TASK ITEM
The entries below hold a line with "Second Skin - Black" and a line with "Williamson Cliffe Bowls Team 1950". Return those lines and all that lie between them, exactly and only.

ENTRIES PROVIDED
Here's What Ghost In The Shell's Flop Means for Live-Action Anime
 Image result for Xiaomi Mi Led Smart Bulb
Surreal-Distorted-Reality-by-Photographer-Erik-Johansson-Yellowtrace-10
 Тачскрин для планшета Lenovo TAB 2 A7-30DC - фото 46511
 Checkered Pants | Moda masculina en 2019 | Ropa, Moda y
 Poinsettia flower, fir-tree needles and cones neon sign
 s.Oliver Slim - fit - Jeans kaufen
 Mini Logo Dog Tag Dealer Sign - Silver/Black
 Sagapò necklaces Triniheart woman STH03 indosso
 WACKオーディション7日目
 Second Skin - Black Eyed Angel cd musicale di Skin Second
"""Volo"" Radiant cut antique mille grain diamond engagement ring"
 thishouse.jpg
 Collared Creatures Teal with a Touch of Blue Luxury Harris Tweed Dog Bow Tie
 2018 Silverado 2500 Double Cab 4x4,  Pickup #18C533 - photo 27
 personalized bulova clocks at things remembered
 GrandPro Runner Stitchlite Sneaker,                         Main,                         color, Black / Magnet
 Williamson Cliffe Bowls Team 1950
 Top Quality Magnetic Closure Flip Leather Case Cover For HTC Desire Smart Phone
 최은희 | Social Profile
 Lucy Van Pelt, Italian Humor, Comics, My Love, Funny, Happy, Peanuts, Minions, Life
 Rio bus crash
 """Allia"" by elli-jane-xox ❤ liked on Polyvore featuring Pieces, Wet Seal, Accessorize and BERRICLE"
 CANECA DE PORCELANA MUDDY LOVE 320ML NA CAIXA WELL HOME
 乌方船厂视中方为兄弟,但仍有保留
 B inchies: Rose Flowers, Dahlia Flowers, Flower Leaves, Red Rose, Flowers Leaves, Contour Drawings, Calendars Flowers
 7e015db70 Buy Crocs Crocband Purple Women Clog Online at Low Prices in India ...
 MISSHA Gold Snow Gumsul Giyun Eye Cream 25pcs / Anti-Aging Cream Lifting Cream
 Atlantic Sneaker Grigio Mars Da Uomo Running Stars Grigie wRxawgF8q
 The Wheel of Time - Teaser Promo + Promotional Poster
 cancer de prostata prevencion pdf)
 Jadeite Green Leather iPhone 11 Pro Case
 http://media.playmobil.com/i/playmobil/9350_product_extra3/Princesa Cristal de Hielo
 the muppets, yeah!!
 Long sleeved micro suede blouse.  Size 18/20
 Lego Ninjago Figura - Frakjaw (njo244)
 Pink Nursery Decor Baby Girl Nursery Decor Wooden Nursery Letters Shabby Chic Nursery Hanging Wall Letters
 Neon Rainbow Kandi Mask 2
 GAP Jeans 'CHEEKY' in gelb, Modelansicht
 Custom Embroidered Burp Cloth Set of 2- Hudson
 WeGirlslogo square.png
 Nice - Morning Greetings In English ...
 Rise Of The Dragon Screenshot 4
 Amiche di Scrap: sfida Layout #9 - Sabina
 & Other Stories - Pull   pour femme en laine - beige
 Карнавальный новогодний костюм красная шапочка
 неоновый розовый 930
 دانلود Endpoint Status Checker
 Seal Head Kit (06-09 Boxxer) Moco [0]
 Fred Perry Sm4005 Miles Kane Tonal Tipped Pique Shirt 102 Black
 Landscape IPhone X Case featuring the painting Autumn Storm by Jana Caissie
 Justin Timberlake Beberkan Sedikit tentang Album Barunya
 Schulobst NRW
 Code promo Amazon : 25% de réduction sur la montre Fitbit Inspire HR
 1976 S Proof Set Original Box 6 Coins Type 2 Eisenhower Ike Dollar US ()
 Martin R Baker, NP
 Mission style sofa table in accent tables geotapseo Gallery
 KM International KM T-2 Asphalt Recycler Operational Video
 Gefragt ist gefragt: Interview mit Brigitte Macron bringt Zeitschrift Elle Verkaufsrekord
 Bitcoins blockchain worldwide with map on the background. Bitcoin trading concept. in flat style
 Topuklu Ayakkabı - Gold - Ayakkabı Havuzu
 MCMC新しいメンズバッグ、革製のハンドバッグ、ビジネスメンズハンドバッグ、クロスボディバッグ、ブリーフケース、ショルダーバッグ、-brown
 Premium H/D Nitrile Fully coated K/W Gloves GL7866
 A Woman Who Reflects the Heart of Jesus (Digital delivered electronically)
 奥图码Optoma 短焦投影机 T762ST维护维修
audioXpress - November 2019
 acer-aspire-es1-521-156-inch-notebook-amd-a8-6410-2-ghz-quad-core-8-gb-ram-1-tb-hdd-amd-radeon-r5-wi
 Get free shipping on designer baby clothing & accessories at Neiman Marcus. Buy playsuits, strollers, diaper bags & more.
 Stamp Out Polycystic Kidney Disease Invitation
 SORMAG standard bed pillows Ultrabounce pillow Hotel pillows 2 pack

EXERCISE RESULT
 Second Skin - Black Eyed Angel cd musicale di Skin Second
"""Volo"" Radiant cut antique mille grain diamond engagement ring"
 thishouse.jpg
 Collared Creatures Teal with a Touch of Blue Luxury Harris Tweed Dog Bow Tie
 2018 Silverado 2500 Double Cab 4x4,  Pickup #18C533 - photo 27
 personalized bulova clocks at things remembered
 GrandPro Runner Stitchlite Sneaker,                         Main,                         color, Black / Magnet
 Williamson Cliffe Bowls Team 1950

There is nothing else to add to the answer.